La preuve en est faite une fois de plus : les conflits mènent à l’hyperbole. Ça ne dispense pas de le déplorer.
(L’Oreille se contente d’exemples banals. Il y a pire.)
C’est affaire de générations. Chaque manifestant a ses propres références.
Harry Potter : «À Poudlard, c’est gratuit, pourquoi pas ici ?»; «Dumbledore serait pas d’accord.»
Star Wars : «Au côté éduqué de la force joins toi», à côté d’un portrait de maître Yoda; «Lyne, je suis ton père», au-dessus de celui de Darth Vader.
Buzz Lightyear : «Vers la gratuité et plus loin encore.»
Chuck Norris : «1ère étape : grève. 2e étape : manif. 3e étape : Chuck Norris.»
Mafalda : «Le pire c’est quand le pire commence à empirer.»
Ninja : «Ninja go contre les libéraux.»
Le Roi lion : «Pour le gouv. Charest, la GGI est la meilleure diversion depuis Timon déguisé en vahiné…».
Tout le monde ne s’y retrouve pas.
Sauf une fois au chalet est une expression à la mode ? On lira «Sauf une fois dans le budget».
«Mon père est riche en tabarnak», éructe une jeune personne avinée sur YouTube ? Cela donnera «C’est pas tous les pères qui sont riches en tabarnak», «Mon père n’est pas riche en tabarnak» ou, dans un registre différent, «Mon recteur est riche en tabarnak».
Le gouvernement promeut un ambitieux «Plan Nord» ? On lui répondra «Charest a perdu le nord» ou «À quand un plan nord pour l’éducation ?».
Crise et actualité vont main dans la main.
La grève dure depuis trop longtemps. La preuve ? La pancarte devient sujet de pancarte : «Ma pancarte m’a abandonné… comme mon gouvernement»; «La loi 78 censure ma pancarte.»

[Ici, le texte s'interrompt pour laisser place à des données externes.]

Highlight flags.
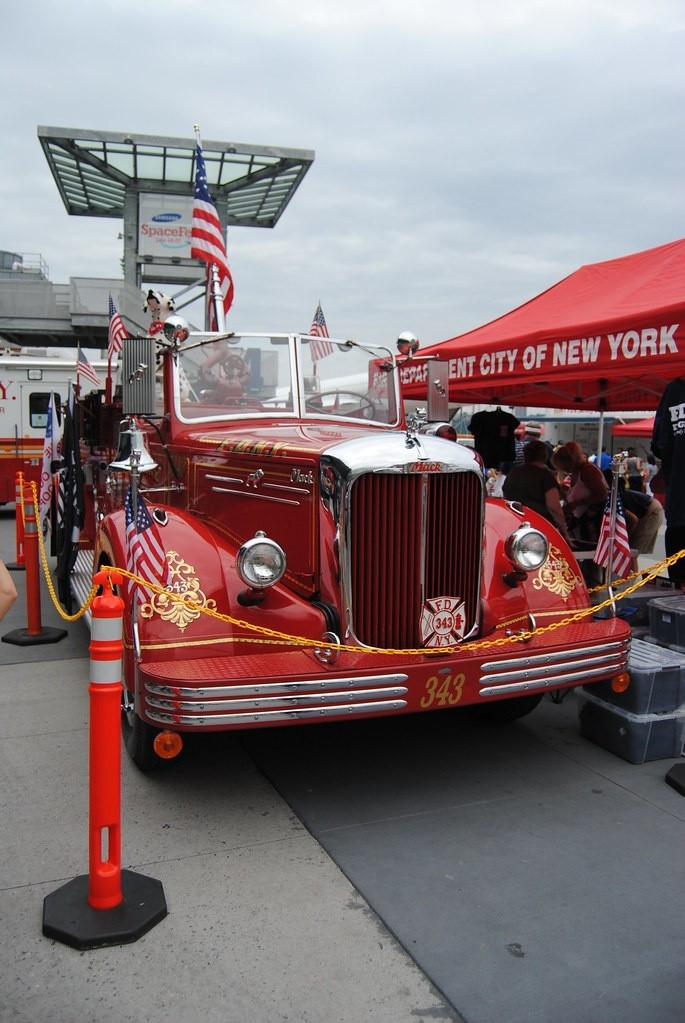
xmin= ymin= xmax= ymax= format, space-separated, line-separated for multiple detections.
xmin=119 ymin=477 xmax=171 ymax=613
xmin=37 ymin=293 xmax=127 ymax=545
xmin=311 ymin=306 xmax=333 ymax=360
xmin=189 ymin=143 xmax=235 ymax=332
xmin=594 ymin=478 xmax=634 ymax=579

Chacun a ses pancartes favorites. L’Oreille en retient trois.
Parmi les arguments du gouvernement de Jean Charest pour justifier la hausse, il y avait la «juste part» exigée des étudiants. Réponse : «Charest : juste pars».

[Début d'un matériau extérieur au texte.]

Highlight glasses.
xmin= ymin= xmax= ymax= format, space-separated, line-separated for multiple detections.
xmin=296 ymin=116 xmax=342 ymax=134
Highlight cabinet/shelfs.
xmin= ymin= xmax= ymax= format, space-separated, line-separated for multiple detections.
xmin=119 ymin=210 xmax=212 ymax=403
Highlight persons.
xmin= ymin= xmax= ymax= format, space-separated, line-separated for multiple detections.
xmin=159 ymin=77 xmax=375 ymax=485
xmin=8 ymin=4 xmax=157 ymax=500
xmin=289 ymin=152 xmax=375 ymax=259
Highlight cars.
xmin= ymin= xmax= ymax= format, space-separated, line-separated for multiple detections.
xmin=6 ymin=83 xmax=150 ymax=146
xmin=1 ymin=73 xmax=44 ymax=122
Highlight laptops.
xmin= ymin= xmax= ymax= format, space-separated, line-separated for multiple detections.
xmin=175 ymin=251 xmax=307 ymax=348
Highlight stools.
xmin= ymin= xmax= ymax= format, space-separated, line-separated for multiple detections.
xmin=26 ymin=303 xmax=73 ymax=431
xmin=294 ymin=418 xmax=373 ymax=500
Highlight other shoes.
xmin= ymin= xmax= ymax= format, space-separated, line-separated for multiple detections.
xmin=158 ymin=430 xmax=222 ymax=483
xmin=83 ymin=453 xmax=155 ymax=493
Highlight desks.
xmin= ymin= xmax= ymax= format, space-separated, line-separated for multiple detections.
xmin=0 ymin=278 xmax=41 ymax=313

Chez les jeunes, le swag est une qualité très recherchée. Personne ne penserait associer ce terme à un quinquagénaire légèrement enveloppé et portant des complets sombres. Et pourtant : «Charest, t’as pas de swag !».
La préférée de l’Oreille, entre toutes ? «Mon père est dans l’anti-émeute.» Elle dit la violence, mais sans hostilité : devant les manifestants, il y a les policiers membres de l’escouade anti-émeute. Elle marque l’appartenance au mouvement des étudiants : je suis avec vous, même si mon père est policier. Elle rappelle aux policiers que ce sont leurs enfants qui défilent, plus ou moins pacifiquement. Elle est une mise en garde — aux forces de l’ordre en général, à un policier en particulier : ne me maltraite(z) pas. Elle refuse la violence verbale. Ce feuilleté de sens réjouit.
[Complément du 2 juin 2012]
«Mon père est dans l’anti-émeute», c’est aussi le conflit des générations, remarque un collègue de l’Oreille. Bien vu.
On prolongera la réflexion sur la douzième considération ci-dessus en lisant l’article de Catherine Lalonde, «Les sacres du printemps. Insultes, injures, et gros mots exultent dans la rue», dans le Devoir des 2-3 juin 2012 (p. A1 et A12).
[Complément du 21 juin 2012]
Un article de la Presse du 16 juin 2012 cite la pancarte suivante : «Policiers, vos enfants sont aussi des étudiants» (p. A20). Cette version de «Mon père est dans l’anti-émeute» est nettement moins réussie, car dépersonnalisée.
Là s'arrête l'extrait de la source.